* Problem *
Write each line exactly as it stands, from the line containing "When examined, does" through the end of the data.

* Exercise material *
........

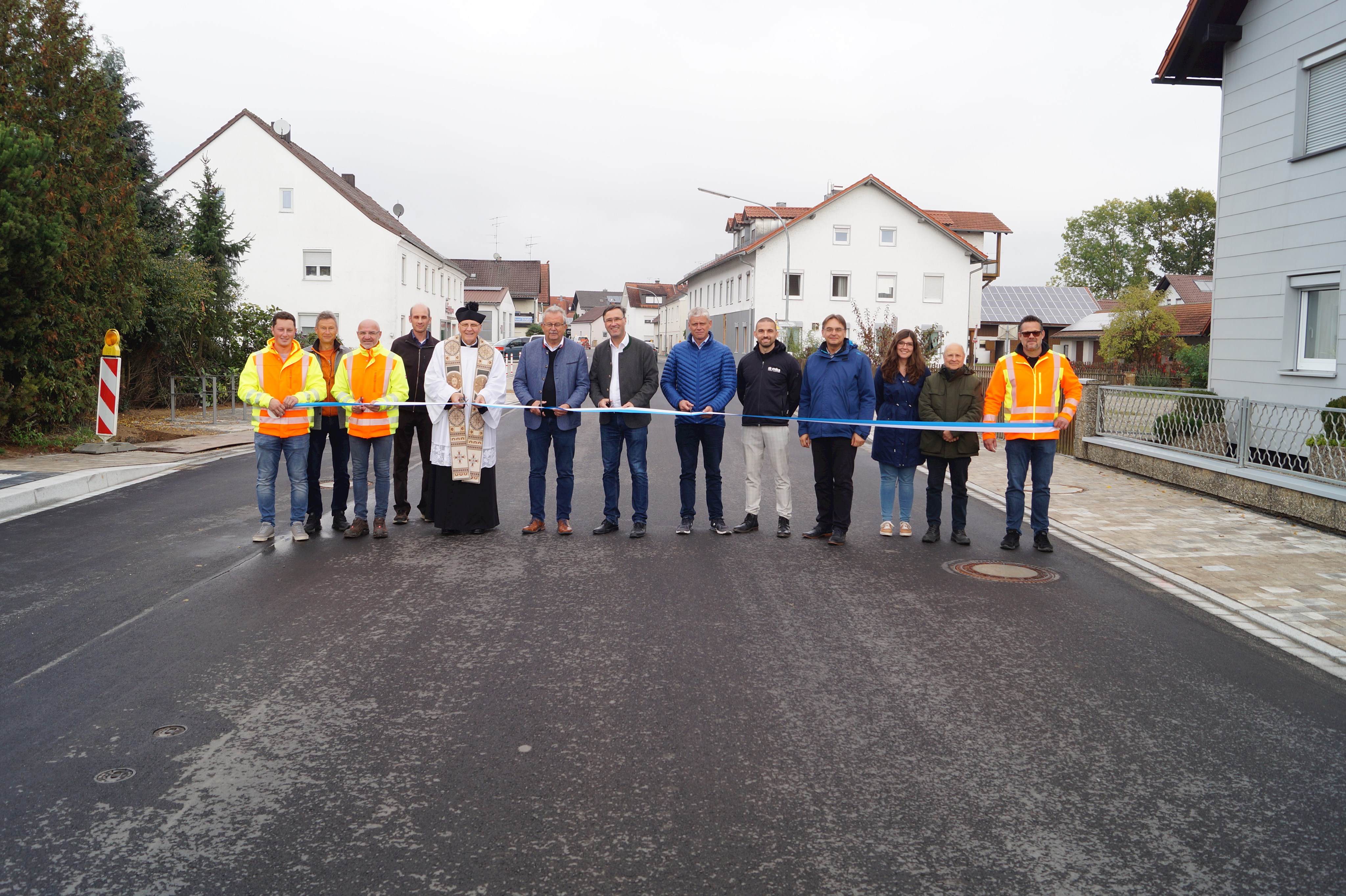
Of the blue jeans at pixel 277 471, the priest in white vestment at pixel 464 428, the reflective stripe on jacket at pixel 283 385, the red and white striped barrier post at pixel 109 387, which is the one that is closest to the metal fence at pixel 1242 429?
the priest in white vestment at pixel 464 428

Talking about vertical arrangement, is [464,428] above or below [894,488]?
above

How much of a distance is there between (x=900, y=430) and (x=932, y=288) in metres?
45.9

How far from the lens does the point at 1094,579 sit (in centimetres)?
748

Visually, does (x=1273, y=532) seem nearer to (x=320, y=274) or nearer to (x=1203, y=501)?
(x=1203, y=501)

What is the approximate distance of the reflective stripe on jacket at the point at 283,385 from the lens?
27.9ft

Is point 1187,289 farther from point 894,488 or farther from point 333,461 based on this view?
point 333,461

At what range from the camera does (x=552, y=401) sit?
30.2 feet

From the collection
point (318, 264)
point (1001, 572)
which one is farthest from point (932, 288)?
point (1001, 572)

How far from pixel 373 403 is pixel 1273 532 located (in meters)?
8.35

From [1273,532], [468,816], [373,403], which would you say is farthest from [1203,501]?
[468,816]

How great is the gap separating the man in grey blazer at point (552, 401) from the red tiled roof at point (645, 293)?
104m

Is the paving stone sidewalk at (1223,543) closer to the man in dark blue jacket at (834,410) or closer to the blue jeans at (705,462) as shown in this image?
the man in dark blue jacket at (834,410)

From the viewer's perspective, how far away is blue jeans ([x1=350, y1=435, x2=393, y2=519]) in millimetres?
8883

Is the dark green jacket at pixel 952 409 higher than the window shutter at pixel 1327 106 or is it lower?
lower
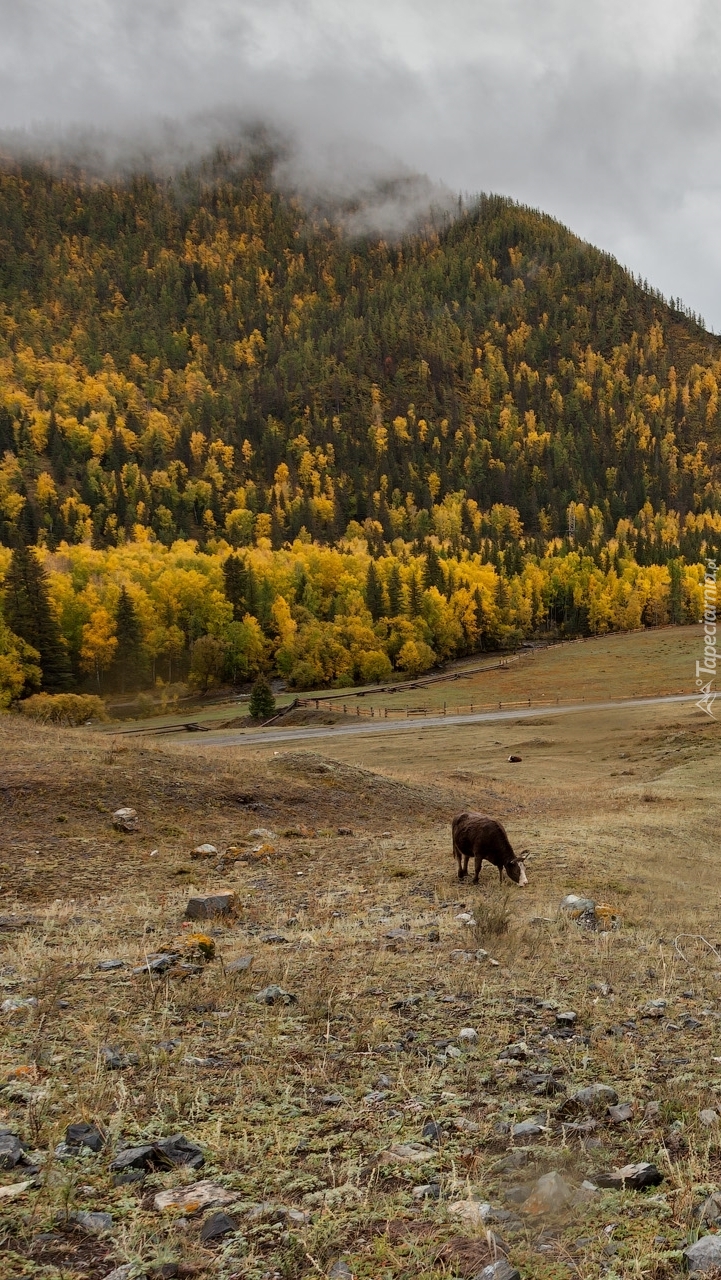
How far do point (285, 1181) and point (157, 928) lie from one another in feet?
22.4

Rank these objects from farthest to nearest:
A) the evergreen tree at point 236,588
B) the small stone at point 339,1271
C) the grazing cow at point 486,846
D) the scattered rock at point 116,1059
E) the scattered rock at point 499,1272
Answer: the evergreen tree at point 236,588, the grazing cow at point 486,846, the scattered rock at point 116,1059, the small stone at point 339,1271, the scattered rock at point 499,1272

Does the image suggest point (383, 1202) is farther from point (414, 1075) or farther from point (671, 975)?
point (671, 975)

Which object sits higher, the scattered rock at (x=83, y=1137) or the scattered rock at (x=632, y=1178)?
the scattered rock at (x=83, y=1137)

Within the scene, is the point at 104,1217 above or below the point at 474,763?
above

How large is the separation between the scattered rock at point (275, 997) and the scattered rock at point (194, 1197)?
3.20 metres

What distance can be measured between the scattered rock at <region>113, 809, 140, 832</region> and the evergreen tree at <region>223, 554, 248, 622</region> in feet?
346

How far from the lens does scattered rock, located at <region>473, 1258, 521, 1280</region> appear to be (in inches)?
143

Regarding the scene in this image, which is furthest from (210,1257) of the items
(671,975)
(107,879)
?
(107,879)

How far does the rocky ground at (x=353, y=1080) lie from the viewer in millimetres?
4023

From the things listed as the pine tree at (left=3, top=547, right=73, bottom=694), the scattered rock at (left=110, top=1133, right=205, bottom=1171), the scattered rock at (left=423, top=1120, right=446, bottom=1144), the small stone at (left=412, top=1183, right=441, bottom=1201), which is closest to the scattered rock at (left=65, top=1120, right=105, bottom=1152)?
the scattered rock at (left=110, top=1133, right=205, bottom=1171)

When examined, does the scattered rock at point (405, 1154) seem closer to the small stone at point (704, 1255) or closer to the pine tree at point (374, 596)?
the small stone at point (704, 1255)

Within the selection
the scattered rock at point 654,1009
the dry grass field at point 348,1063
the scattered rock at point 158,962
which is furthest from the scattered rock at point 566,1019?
the scattered rock at point 158,962

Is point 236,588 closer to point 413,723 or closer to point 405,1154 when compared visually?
point 413,723

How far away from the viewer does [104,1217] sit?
412 centimetres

........

* Exercise response *
When examined, does the scattered rock at point (405, 1154) seem closer to the small stone at point (704, 1255) or closer to the pine tree at point (374, 596)?
the small stone at point (704, 1255)

Within the selection
the scattered rock at point 654,1009
the dry grass field at point 348,1063
the scattered rock at point 158,962
which is furthest from the scattered rock at point 566,1019?
the scattered rock at point 158,962

Is point 236,588 closer to point 413,723 or closer to point 405,1154 when compared visually?
point 413,723

How far away from the viewer does [104,1217] sit?
412 centimetres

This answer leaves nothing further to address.